▸ Written exercise
Starting at the line that contains "Is [231,149] or" and continuing through the end of the material, reproduce those lines as a numbered list, omitting any blank lines.

◆ ◆ ◆ ◆ ◆ ◆ ◆

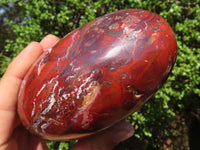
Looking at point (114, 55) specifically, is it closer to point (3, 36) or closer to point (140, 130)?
point (140, 130)

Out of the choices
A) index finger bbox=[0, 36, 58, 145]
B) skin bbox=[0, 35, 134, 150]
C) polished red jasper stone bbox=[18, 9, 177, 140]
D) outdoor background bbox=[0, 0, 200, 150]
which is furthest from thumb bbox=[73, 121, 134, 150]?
outdoor background bbox=[0, 0, 200, 150]

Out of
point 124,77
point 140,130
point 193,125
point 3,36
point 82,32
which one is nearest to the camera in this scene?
point 124,77

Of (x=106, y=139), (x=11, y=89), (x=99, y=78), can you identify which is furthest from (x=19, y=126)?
(x=99, y=78)

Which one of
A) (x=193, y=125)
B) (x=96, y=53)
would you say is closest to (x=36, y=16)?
(x=96, y=53)

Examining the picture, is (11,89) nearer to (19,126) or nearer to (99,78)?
(19,126)

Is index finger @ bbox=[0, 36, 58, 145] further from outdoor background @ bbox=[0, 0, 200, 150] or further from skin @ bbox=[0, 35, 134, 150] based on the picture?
outdoor background @ bbox=[0, 0, 200, 150]

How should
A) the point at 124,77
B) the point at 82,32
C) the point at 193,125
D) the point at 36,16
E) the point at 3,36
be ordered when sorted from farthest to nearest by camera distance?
1. the point at 3,36
2. the point at 193,125
3. the point at 36,16
4. the point at 82,32
5. the point at 124,77
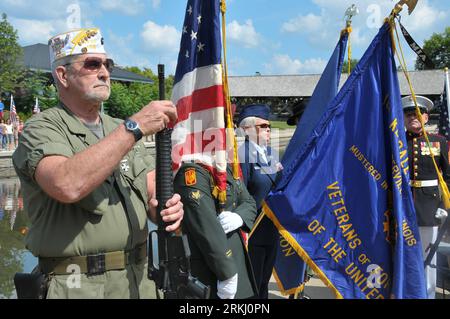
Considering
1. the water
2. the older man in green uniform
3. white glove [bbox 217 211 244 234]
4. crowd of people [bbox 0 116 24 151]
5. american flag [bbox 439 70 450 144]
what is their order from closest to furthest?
1. the older man in green uniform
2. white glove [bbox 217 211 244 234]
3. the water
4. american flag [bbox 439 70 450 144]
5. crowd of people [bbox 0 116 24 151]

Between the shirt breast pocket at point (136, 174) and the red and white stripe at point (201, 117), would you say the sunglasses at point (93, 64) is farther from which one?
the red and white stripe at point (201, 117)

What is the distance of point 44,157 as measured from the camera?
184 cm

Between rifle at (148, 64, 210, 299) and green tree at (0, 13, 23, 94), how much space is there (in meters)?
34.6

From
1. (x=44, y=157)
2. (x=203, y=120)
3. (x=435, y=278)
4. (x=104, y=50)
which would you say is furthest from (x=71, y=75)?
(x=435, y=278)

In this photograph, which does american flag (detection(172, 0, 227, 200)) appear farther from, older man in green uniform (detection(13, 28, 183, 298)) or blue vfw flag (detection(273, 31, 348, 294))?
blue vfw flag (detection(273, 31, 348, 294))

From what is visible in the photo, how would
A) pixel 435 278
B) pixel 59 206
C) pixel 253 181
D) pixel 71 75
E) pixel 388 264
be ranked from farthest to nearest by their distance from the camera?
pixel 435 278, pixel 253 181, pixel 388 264, pixel 71 75, pixel 59 206

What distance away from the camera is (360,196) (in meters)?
3.01

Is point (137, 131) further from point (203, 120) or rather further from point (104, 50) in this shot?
point (203, 120)

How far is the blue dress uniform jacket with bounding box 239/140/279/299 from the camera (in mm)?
3717

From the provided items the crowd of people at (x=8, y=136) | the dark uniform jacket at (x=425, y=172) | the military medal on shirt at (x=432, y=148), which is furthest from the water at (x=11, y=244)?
the crowd of people at (x=8, y=136)

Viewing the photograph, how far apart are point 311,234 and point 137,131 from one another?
1.62 m

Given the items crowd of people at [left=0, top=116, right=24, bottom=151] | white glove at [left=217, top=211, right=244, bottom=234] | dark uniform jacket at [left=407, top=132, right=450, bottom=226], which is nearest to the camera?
white glove at [left=217, top=211, right=244, bottom=234]

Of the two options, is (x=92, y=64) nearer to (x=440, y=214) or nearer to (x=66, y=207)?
(x=66, y=207)

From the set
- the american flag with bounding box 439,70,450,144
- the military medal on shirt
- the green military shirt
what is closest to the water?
the green military shirt
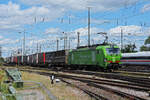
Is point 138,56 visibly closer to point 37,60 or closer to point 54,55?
point 54,55

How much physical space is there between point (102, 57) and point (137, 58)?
1615cm

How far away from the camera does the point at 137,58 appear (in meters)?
39.5

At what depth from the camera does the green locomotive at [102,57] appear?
2489cm

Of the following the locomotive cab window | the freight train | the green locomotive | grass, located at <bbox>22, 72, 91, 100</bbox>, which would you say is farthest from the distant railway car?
grass, located at <bbox>22, 72, 91, 100</bbox>

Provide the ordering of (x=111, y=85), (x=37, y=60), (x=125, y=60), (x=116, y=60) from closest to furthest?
1. (x=111, y=85)
2. (x=116, y=60)
3. (x=125, y=60)
4. (x=37, y=60)

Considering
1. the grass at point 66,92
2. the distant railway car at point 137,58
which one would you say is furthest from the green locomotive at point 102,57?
the distant railway car at point 137,58

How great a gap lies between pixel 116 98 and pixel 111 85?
438 centimetres

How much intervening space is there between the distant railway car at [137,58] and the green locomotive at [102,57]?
11.8 meters

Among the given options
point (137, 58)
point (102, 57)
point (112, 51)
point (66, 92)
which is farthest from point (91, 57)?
point (66, 92)

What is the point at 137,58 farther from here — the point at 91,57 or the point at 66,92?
the point at 66,92

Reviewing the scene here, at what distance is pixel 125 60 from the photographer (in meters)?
43.6

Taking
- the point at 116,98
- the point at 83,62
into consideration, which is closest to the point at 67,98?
the point at 116,98

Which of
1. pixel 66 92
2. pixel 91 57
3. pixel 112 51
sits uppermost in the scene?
pixel 112 51

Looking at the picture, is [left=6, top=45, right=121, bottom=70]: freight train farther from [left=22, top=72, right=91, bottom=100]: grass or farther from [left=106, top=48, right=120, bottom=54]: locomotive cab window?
[left=22, top=72, right=91, bottom=100]: grass
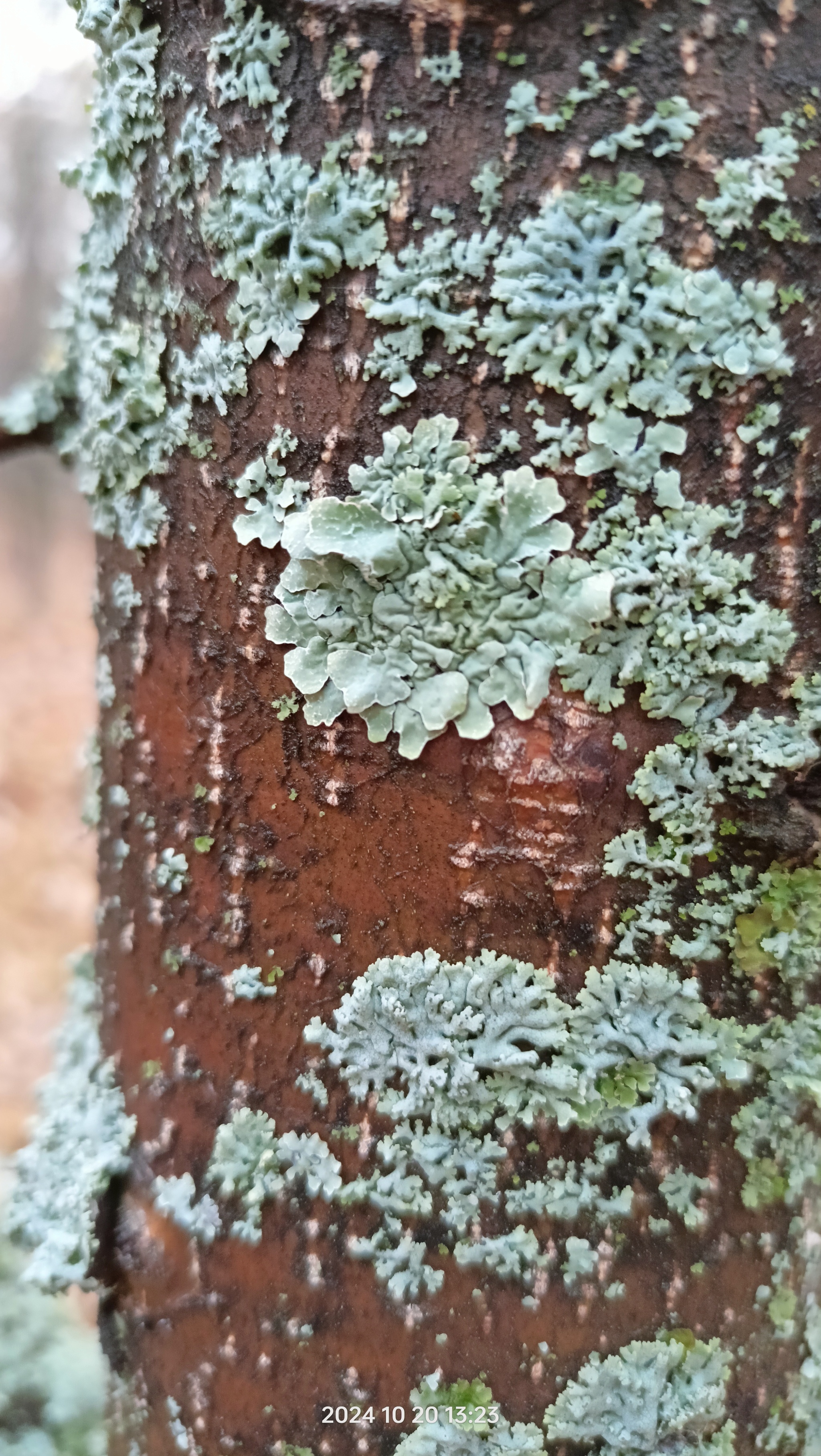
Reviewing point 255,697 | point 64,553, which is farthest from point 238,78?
point 64,553

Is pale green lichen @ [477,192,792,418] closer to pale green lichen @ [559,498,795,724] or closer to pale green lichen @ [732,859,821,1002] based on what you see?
pale green lichen @ [559,498,795,724]

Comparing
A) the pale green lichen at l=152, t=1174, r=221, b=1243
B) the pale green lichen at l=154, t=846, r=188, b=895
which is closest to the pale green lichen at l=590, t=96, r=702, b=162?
the pale green lichen at l=154, t=846, r=188, b=895

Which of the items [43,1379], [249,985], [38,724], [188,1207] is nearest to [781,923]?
[249,985]

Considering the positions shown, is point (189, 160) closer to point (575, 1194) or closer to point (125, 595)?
point (125, 595)

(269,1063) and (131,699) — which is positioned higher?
(131,699)

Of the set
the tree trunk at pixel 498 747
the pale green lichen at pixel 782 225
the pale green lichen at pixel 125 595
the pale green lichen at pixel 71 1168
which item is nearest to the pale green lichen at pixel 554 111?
the tree trunk at pixel 498 747

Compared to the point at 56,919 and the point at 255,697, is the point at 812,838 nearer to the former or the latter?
the point at 255,697
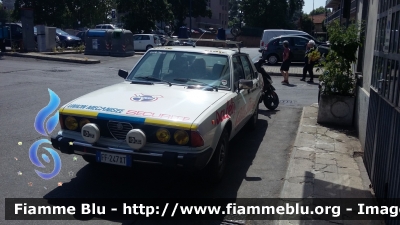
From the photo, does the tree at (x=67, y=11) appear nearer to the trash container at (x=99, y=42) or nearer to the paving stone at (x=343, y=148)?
the trash container at (x=99, y=42)

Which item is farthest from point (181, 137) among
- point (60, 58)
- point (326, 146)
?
point (60, 58)

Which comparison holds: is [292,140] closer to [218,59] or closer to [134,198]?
[218,59]

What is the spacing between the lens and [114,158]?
4.85 metres

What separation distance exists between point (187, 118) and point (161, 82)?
1.67 meters

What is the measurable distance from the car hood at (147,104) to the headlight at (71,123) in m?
0.07

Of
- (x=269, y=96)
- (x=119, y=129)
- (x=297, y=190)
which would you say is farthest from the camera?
(x=269, y=96)

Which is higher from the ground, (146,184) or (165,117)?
(165,117)

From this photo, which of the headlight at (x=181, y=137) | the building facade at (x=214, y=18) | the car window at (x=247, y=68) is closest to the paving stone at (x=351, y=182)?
the headlight at (x=181, y=137)

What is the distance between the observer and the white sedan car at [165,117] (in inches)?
188

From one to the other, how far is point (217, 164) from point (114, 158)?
1316mm

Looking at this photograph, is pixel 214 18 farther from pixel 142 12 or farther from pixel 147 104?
pixel 147 104

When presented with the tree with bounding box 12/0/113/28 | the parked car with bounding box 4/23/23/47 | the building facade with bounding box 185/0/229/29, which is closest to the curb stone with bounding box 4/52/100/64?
the parked car with bounding box 4/23/23/47

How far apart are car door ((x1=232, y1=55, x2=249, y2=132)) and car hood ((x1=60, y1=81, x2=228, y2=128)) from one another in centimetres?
42

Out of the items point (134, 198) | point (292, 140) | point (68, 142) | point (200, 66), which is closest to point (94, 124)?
point (68, 142)
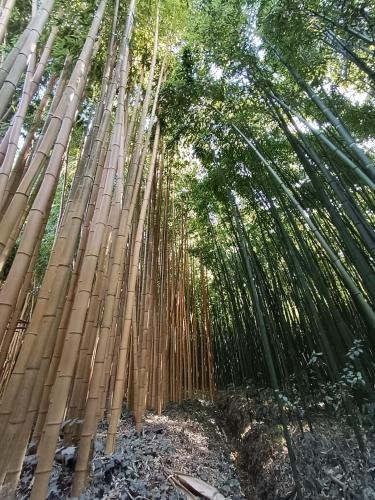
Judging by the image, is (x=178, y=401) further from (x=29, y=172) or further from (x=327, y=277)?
(x=29, y=172)

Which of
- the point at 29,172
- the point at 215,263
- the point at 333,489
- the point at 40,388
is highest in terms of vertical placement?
the point at 215,263

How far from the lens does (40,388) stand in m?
1.21

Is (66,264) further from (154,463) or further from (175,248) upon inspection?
(175,248)

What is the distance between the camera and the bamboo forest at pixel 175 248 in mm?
1268

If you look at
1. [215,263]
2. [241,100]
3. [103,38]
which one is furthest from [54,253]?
[215,263]

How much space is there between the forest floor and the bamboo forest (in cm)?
1

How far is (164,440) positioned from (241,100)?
357 centimetres

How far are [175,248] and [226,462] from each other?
8.46ft

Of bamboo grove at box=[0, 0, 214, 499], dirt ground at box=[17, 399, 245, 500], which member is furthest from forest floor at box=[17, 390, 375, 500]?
bamboo grove at box=[0, 0, 214, 499]

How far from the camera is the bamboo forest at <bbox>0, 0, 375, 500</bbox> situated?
127 cm

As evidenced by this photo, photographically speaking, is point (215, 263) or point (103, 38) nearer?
point (103, 38)

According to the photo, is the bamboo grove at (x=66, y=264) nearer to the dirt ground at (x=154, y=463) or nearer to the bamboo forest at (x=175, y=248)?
the bamboo forest at (x=175, y=248)

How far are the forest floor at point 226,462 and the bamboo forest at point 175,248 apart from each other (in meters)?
0.01

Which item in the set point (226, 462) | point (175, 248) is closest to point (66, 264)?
point (226, 462)
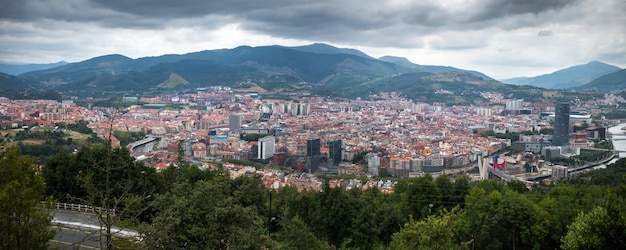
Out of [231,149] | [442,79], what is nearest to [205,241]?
[231,149]

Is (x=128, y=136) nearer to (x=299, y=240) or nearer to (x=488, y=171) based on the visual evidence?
(x=488, y=171)

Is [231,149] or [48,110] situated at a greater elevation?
[48,110]

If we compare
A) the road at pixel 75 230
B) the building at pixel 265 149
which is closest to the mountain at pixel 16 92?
the building at pixel 265 149

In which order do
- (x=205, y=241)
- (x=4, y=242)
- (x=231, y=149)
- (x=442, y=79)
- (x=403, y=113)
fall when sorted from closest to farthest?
(x=4, y=242)
(x=205, y=241)
(x=231, y=149)
(x=403, y=113)
(x=442, y=79)

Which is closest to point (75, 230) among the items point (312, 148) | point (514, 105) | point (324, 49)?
point (312, 148)

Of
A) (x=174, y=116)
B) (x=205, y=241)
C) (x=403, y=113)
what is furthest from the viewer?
(x=403, y=113)

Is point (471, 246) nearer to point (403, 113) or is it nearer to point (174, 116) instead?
point (174, 116)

◆ ◆ ◆ ◆ ◆ ◆ ◆

▸ Exercise output
1. Is [231,149] or [48,110] situated at a greater elevation?
2. [48,110]
3. If we compare
4. A) the road at pixel 75 230
5. B) the building at pixel 265 149
6. which is closest to the mountain at pixel 16 92?
7. the building at pixel 265 149
8. In which order do
9. - (x=205, y=241)
10. - (x=4, y=242)
11. - (x=231, y=149)
12. - (x=442, y=79)
13. - (x=403, y=113)
14. fall when sorted from closest to farthest?
15. (x=4, y=242)
16. (x=205, y=241)
17. (x=231, y=149)
18. (x=403, y=113)
19. (x=442, y=79)
20. Which is closest to point (75, 230) among the items point (312, 148) | point (514, 105) | point (324, 49)?
21. point (312, 148)
22. Of
23. A) (x=174, y=116)
24. B) (x=205, y=241)
25. C) (x=403, y=113)
26. what is furthest from the viewer?
27. (x=403, y=113)
28. Is point (471, 246) nearer to point (403, 113) or is it nearer to point (174, 116) instead?
29. point (174, 116)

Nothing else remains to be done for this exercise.